READING PASSAGE —
--

AP Biology Unit 2: Cell Structure and Function

Cell Structure and Organelles

Living things are composed of cells; the cell serves as the fundamental unit of structure and function.
A central theme for AP Biology is structure-function: how a cell or its components are constructed explains their specific capabilities.
Eukaryotic cells are viewed as coordinated systems of compartments, membranes, and molecular machines rather than isolated facts.

Prokaryotic vs. Eukaryotic Cells

All cells share core features: - A plasma membrane. - Cytoplasm. - DNA as genetic material. - Ribosomes for protein synthesis.
Prokaryotic Cells (Bacteria and Archaea): - Generally smaller than eukaryotic cells. - Lack membrane-bound organelles. - Genetic material is typically one continuous, circular DNA molecule located in the nucleoid (not enclosed by a nucleus). - Cell wall: Provides structural support; in most bacteria, it is composed of peptidoglycan. - Capsule: Found in some species for extra protection and adhesion. - Pili: Used for attachment and occasionally DNA transfer. - Flagella: Used for motility (structure differs from eukaryotic flagella). - Ribosomes: Small ribosomes located in the cytoplasm. - Misconception: Prokaryotes are often wrongly considered "simple." While less compartmentalized, they are biochemically sophisticated and perform DNA replication, transcription, translation, and metabolism using highly evolved machinery.

--

RECORD SET —

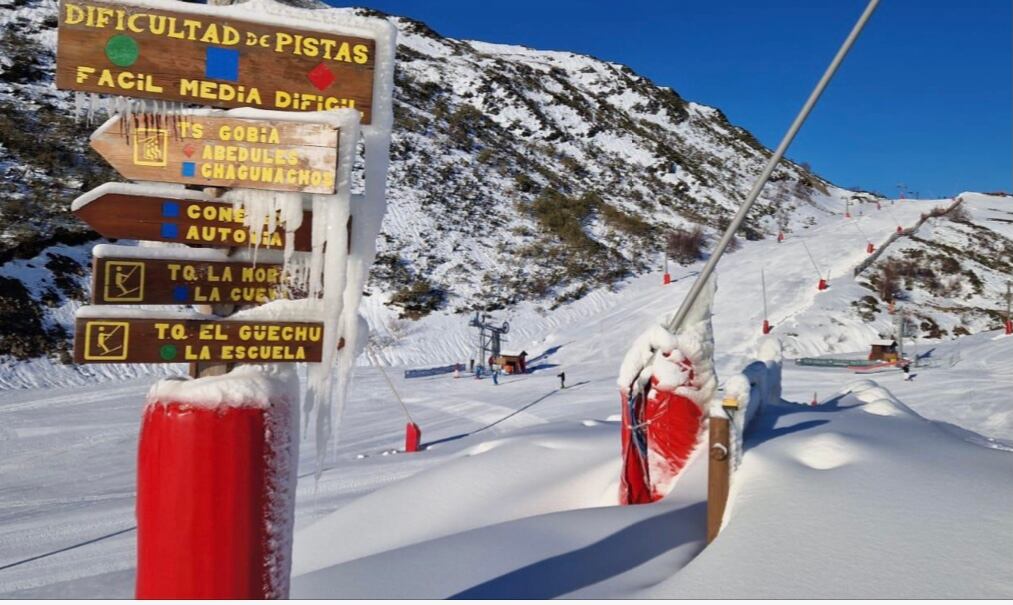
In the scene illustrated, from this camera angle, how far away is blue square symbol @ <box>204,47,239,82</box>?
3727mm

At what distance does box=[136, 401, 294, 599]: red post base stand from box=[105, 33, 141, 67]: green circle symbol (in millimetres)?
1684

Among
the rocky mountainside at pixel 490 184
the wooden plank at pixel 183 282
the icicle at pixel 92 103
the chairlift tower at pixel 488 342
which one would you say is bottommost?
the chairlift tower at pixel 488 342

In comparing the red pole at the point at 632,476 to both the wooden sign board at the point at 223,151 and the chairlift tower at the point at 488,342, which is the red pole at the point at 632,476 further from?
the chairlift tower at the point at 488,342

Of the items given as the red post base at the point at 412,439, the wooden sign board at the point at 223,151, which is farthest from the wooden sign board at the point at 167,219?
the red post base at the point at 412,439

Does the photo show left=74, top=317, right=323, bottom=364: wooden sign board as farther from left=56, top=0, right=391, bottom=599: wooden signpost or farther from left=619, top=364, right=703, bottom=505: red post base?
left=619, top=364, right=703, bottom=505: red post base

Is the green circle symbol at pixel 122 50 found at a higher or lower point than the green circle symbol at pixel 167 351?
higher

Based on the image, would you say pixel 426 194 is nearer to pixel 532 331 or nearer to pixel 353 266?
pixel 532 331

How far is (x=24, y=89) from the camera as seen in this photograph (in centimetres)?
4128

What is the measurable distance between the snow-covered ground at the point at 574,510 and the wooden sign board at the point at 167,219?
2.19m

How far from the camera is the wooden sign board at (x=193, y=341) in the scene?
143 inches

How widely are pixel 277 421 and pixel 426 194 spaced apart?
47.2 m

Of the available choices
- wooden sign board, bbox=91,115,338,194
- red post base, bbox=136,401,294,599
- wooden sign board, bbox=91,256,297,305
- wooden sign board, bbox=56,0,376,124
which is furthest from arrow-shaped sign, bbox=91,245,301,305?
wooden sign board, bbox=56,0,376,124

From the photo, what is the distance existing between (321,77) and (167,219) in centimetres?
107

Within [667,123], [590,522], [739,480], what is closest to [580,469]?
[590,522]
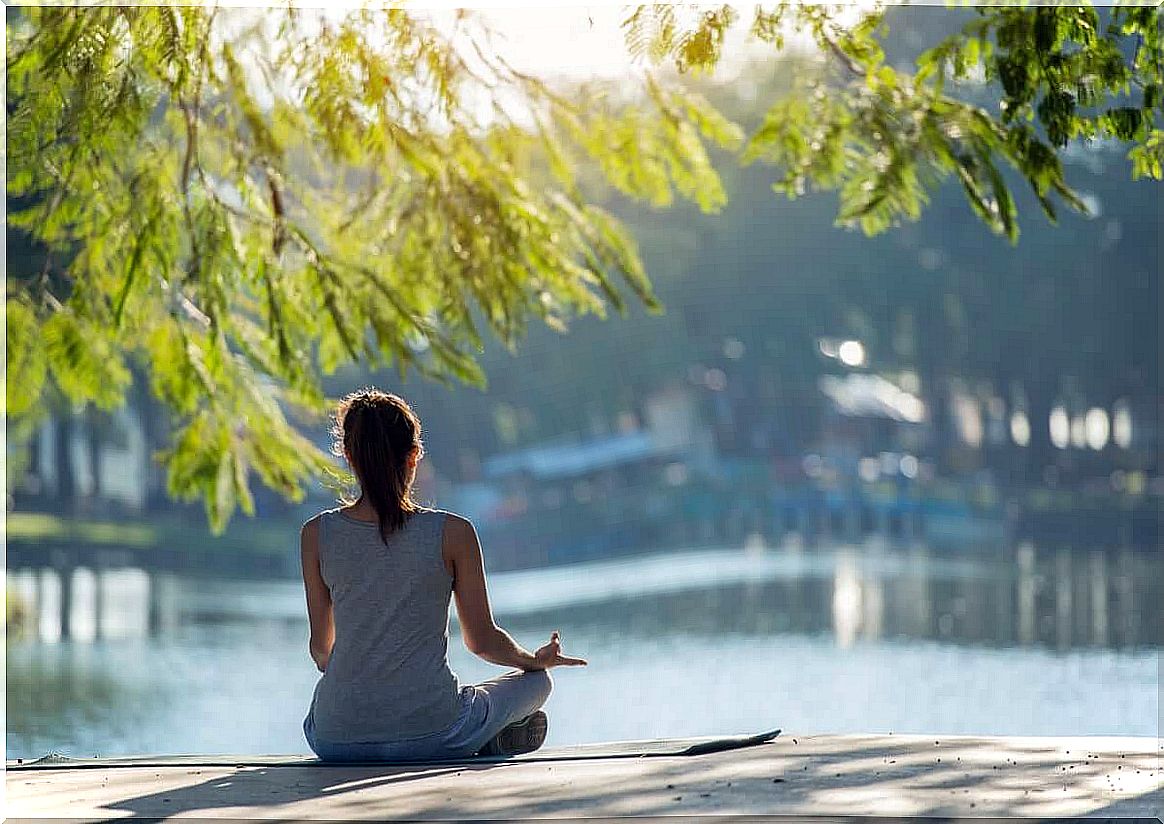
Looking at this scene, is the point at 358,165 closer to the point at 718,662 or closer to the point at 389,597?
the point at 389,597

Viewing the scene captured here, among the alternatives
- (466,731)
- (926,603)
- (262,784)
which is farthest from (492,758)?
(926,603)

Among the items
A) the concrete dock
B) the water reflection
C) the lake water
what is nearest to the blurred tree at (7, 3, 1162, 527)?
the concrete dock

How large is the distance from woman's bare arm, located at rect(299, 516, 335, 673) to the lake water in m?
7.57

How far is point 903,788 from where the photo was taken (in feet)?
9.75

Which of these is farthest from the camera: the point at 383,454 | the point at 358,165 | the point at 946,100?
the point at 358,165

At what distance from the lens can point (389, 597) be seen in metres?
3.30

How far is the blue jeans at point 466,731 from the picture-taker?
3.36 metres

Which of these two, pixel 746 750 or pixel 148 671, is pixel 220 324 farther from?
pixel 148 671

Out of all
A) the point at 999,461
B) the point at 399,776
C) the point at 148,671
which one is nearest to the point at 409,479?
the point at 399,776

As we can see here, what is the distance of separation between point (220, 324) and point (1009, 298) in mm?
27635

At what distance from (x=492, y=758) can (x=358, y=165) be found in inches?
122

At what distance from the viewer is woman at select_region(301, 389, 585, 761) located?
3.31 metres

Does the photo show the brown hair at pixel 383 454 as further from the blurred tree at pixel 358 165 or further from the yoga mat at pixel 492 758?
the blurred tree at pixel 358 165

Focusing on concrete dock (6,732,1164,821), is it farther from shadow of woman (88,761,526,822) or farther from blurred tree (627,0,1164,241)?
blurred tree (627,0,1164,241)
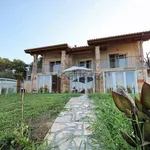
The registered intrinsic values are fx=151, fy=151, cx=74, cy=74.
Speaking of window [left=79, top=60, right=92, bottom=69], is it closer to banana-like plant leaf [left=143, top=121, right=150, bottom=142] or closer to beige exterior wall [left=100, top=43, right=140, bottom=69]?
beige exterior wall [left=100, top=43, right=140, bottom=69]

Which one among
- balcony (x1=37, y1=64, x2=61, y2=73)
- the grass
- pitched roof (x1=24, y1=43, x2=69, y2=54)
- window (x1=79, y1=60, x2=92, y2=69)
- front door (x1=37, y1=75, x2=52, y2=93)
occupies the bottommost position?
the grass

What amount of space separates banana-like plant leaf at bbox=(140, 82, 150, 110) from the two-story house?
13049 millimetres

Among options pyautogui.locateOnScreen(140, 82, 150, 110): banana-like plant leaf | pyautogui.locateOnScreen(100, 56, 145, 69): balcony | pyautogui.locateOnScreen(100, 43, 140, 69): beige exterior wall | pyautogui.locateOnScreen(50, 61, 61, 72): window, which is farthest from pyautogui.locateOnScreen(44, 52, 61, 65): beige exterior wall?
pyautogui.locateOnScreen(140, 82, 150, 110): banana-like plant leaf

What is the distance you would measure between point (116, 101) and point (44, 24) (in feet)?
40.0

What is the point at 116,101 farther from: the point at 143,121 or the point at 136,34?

--

ASSIGNED TASK 1 — List the core features that the cell structure notes say all cells share.
ASSIGNED TASK 2 — Copy the part of the cell structure notes from "AP Biology Unit" to "structure and function.".
ASSIGNED TASK 3 — Continue the cell structure notes after their final sentence.

RESPONSE AREA 1 —
A plasma membrane
Cytoplasm
DNA as genetic material
Ribosomes for protein synthesis

RESPONSE AREA 2 —
AP Biology Unit 2: Cell Structure and Function

Cell Structure and Organelles

Living things are composed of cells; the cell serves as the fundamental unit of structure and function.

RESPONSE AREA 3 —
Eukaryotic Cells (Animals, Plants, Fungi, Protists): - Contain many internal membranes forming membrane-bound organelles. - Advantage of Compartmentalization: Allows different processes to occur simultaneously in diverse microenvironments.

Why Compartmentalization Matters

Membranes partition the cell into regions with distinct conditions (pH, enzymes, ion concentrations).
Efficiency: Concentrates enzymes and substrates in specific areas.
Protection: Isolates potentially harmful chemical reactions, such as the breakdown of macromolecules.
Control: Regulates what enters and exits each specific compartment.
Factory Analogy: A cell is like a factory with specialized rooms and controlled access, rather than a single open warehouse.

The Nucleus: Information Storage and Control

Usually the largest organelle in a eukaryotic cell.
Stores hereditary information (DNA) organized as chromatin (or chromosomes during cell division).
Directs cell activities and is central to reproduction.
Nuclear Envelope: A double membrane enclosing the nucleus.
Nuclear Pores: Regulate traffic by allowing RNA to exit and proteins to enter.
Nucleolus: The most visible internal structure; it is the site of rRNA production and the beginning of ribosome subunit assembly.
Gene Regulation: Separating DNA from the cytoplasm allows for extra layers of regulation, including RNA processing, splicing, and export control, which supports complex multicellular life.

Ribosomes: Protein Synthesis Machines

Sites of protein synthesis; not membrane-bound organelles.
Structure: Round structures made of rRNA and proteins, divided into a large and a small subunit.
Free Ribosomes: Located in the cytosol; typically produce proteins used within the cytosol.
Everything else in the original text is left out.